Contrairement à ce qu’on répète en général, ni Smith ni Carlos n’appartenaient aux Black Panthers, cette organisation radicale qui militait aux Etats-Unis contre la situation injuste faite aux Noirs; mais la mort de Martin Luther King le 4 avril 1968, puis celle de Robert Kennedy le 6 juin de la même année, les incitait l’un et l’autre à agir à leur niveau, en faisant un geste symbolique qui, ils en étaient persuadés, aurait un retentissement dans le monde entier. Les JO n’offraient-ils pas cette occasion inespérée?
Il faut ajouter qu’une rencontre fut très certainement déterminante pour passer à l’acte: celle de Harry Edwards. Ce professeur de sociologie, ancien athlète, avait fondé juste un an avant, l’Olympic Project for Human Rights (OPHR), dans le but d’organiser un boycottage des JO; pour lui, il n’était plus question de gagner des médailles pour un pays qui refusait d’intégrer la minorité noire. Voici comment il justifiait sa position au New York Times en 1968:
"For years we have participated in the Olympic Games, carrying the United States on our backs with our victories, and race relations are now worse than ever," he told the New York Times Magazine in 1968. "We're not trying to lose the Olympics for the Americans. What happens to them is immaterial.... But it's time for the black people to stand up as men and women and refuse to be utilized as performing animals for a little extra dog food." |
Mais plus fondamentalement, et au milieu d’autres revendications générales, l’OPHR s’en prenait directement au Comité international olympique (CIO) et surtout à sa présidence… Fondé en 1896 à l’issue des jeux d’Athènes, le CIO est l’autorité suprême du mouvement olympique. Celui-ci s’est doté d’une charte adoptée par les membres du CIO et qui dit ceci:”l’olympisme est une philosophie (…) alliant le sport à la culture et à l’éducation, (il) se veut créateur d’un style de vie fondé sur la joie dans l’effort, la valeur éducative et le bon exemple et le respect des principes éthiques fondamentaux universels”. On remarque donc que si le concept de droit de l’homme ne figure pas explicitement dans la charte de l’olympisme en revanche, on y trouve une défense des principes moraux universels. Selon Harry Edwards et son OPHR, ces nobles principes ont été largement dévoyé par le racisme du président du CIO, Avery Brundage (1952-1972). Il faut se rappeler qu’en tant que président du Comité américain, celui-ci avait déjà milité pour la participation des Etats-Unis aux Jeux de Berlin organisés par les nazis en 1936. Ce flagorneur zélé avait même retiré les athlètes juifs de l’équipe américaine du relais 4 fois 100 mètres.

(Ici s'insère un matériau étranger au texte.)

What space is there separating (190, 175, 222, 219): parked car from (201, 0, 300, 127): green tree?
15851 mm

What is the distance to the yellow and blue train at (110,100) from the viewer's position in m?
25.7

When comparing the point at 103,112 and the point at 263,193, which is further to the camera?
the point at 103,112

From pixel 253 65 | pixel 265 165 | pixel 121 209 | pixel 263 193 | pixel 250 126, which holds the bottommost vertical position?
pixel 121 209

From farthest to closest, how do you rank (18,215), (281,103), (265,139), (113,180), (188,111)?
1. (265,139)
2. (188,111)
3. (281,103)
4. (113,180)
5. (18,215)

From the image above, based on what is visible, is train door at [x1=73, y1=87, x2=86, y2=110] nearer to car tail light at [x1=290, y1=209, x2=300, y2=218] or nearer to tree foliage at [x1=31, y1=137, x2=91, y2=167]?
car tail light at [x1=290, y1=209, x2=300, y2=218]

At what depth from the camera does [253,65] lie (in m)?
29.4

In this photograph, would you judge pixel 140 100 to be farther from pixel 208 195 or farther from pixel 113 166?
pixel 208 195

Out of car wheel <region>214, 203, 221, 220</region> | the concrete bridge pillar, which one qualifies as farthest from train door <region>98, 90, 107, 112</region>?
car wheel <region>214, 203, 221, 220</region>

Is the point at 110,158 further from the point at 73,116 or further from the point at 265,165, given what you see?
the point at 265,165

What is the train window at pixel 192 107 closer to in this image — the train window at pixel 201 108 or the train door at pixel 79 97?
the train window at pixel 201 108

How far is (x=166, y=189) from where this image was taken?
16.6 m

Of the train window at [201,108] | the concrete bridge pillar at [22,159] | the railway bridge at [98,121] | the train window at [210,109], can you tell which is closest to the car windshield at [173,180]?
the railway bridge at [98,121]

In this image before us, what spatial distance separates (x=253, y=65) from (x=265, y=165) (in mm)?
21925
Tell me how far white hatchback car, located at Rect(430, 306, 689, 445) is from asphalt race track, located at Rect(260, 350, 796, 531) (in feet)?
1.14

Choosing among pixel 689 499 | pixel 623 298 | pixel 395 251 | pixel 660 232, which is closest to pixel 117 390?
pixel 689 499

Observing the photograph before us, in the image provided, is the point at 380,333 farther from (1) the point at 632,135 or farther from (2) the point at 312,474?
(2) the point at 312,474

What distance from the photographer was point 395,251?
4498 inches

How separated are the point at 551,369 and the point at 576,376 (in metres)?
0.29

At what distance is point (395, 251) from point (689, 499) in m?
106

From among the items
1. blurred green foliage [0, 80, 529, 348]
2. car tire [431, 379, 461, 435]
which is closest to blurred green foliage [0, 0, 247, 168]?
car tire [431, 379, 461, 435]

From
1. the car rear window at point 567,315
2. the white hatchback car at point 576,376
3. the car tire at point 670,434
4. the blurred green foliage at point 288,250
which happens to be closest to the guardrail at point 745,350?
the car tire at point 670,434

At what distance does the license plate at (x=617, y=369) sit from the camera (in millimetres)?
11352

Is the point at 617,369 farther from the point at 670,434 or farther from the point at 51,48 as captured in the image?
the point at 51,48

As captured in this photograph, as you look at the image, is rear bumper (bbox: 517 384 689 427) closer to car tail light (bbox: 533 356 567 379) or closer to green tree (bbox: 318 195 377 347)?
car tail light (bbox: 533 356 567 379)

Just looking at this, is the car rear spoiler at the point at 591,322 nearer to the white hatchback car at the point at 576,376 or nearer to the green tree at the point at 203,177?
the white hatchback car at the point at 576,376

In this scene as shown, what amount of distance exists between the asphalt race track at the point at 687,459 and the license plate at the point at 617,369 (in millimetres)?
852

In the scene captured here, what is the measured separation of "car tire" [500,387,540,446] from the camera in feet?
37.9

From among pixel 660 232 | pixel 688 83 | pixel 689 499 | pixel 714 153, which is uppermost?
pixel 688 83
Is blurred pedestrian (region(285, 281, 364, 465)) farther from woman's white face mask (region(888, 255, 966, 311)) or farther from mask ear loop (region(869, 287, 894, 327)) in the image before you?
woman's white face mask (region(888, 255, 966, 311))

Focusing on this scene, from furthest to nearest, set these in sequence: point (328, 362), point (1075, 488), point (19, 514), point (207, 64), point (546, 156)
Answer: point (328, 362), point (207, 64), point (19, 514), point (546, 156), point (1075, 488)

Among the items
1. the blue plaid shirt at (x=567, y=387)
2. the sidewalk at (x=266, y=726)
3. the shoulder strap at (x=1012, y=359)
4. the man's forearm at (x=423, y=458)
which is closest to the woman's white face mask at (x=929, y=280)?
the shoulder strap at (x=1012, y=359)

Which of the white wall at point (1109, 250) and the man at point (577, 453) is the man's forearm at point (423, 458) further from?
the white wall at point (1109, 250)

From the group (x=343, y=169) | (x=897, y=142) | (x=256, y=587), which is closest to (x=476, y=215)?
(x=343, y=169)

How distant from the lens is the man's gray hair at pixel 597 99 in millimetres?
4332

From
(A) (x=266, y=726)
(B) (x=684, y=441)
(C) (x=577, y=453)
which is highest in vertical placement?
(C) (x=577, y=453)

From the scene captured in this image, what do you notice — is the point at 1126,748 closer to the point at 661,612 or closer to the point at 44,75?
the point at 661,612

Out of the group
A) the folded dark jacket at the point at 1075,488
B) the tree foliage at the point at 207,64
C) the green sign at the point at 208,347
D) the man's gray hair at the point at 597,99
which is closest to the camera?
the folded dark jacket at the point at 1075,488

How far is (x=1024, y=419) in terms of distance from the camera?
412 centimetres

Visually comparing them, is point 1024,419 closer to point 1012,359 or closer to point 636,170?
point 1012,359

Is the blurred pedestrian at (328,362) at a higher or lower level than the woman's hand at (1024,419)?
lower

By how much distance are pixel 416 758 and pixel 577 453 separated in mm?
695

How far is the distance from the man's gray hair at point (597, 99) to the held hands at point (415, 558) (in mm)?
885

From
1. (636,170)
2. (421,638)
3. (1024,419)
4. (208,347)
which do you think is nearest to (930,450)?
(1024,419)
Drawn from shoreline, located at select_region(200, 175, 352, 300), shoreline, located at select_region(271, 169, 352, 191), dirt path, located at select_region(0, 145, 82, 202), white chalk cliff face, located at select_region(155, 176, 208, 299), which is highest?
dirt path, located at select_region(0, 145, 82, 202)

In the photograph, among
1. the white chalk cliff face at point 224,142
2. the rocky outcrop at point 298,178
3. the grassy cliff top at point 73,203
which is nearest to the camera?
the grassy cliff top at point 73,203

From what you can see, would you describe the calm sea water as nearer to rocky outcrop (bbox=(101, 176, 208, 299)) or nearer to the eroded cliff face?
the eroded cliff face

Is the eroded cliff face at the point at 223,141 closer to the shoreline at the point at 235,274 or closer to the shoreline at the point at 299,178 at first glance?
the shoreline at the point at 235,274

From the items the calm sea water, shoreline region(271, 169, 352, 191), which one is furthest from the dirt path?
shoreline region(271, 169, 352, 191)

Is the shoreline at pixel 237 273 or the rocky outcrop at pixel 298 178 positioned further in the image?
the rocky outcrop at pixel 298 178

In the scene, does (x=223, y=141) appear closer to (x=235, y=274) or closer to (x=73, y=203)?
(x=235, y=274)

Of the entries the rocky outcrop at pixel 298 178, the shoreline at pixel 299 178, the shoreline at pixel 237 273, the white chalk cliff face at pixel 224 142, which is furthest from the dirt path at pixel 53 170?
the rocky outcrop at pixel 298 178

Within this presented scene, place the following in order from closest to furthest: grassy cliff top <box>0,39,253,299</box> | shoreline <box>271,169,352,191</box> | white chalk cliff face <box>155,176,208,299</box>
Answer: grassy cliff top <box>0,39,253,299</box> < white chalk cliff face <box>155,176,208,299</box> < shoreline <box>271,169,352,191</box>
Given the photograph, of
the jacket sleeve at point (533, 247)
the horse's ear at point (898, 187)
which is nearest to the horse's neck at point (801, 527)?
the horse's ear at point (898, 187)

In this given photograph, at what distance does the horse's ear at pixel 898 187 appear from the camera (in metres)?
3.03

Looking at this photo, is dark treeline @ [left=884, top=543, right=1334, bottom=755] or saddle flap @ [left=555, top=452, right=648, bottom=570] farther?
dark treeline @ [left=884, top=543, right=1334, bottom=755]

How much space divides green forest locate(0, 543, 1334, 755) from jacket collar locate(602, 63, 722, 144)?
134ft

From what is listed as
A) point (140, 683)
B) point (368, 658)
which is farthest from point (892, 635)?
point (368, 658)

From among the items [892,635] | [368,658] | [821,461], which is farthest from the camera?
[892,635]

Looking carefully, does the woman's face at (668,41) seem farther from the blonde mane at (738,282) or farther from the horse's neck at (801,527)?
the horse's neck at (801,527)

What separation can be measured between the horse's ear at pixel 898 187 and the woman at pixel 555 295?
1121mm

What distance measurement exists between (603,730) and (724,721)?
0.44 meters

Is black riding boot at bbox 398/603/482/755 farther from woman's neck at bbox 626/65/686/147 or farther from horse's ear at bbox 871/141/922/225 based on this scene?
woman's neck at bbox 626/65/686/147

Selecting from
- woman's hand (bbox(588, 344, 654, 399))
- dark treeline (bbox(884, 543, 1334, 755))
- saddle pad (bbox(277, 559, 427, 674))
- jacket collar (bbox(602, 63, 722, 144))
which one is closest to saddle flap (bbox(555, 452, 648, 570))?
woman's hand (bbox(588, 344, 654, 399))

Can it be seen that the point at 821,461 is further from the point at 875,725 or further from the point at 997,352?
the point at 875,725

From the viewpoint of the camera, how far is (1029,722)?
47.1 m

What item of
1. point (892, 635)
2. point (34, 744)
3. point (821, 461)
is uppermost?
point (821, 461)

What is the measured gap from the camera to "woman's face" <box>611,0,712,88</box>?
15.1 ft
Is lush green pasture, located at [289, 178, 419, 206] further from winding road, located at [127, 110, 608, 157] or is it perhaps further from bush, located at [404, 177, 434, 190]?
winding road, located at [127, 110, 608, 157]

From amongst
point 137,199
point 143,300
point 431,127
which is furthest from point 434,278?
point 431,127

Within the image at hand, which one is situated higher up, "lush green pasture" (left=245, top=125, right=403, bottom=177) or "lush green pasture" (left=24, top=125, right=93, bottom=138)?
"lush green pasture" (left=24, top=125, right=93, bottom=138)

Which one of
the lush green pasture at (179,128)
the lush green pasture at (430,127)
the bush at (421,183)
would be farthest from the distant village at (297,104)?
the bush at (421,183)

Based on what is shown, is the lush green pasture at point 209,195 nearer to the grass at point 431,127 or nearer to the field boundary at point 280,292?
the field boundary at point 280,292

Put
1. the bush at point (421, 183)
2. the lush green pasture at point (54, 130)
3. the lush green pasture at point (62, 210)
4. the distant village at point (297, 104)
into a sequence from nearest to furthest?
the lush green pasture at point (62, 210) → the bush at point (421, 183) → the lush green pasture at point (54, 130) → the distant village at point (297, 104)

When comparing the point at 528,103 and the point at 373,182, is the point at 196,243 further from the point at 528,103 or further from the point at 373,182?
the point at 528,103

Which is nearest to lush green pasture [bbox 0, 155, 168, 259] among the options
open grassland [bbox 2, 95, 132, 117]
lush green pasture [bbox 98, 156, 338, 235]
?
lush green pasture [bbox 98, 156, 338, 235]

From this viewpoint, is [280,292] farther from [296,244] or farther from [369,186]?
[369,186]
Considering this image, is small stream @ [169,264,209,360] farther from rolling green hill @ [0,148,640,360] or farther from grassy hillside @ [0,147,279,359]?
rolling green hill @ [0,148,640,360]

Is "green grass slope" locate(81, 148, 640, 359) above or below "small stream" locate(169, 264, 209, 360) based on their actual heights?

Brundage pouvait donc à bon droit se sentir directement visé par ces trois sprinters d’exception exhibant le badge de l’OPHR. Le lendemain, il demanda l’expulsion de Smith et Carlos à la délégation américaine. Leur carrière était terminée… ils devinrent entraîneurs d’athlétisme. Mais qu’est-il arrivé à Peter Norman ? Au départ, celui-ci ne devait pas être impliqué, mais ayant surpris Smith et Carlos évoquer leur projet dans les vestiaires, il leur avait exprimé son souhait d’accomplir lui aussi un geste de solidarité. Geste qu’il paya très cher, car le meilleur sprinteur de son pays, ne fut pas sélectionné en 1972 pour les Jeux de Munich et sombra ensuite dans la dépression et l’alcoolisme.